Work to be completed: Copy the data that follows exactly. Include no pictures.

Information shown:
★ ★ ★

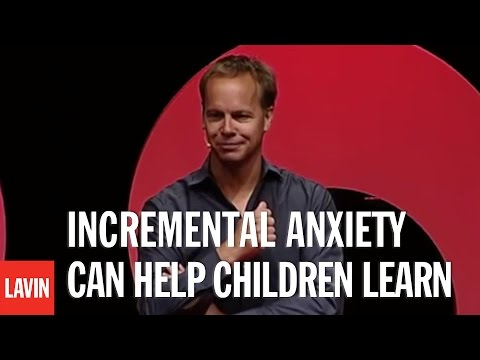 Alex Russell: Incremental Anxiety Can Help Children Learn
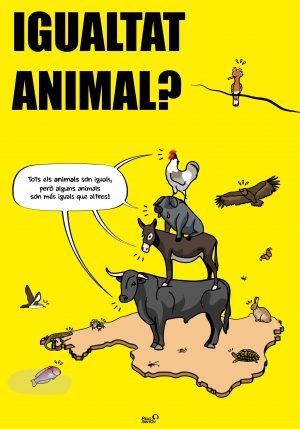 igualtat_animal_pelopanton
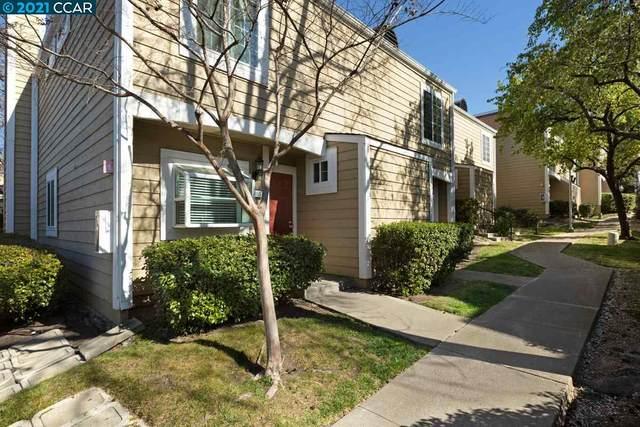 5055 Hiller Ln, Martinez, CA 94553 (#40939438) :: Blue Line Property Group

★ ★ ★

Problem solution:
 Alex Russell: Incremental Anxiety Can Help Children Learn
 igualtat_animal_pelopanton
 5055 Hiller Ln, Martinez, CA 94553 (#40939438) :: Blue Line Property Group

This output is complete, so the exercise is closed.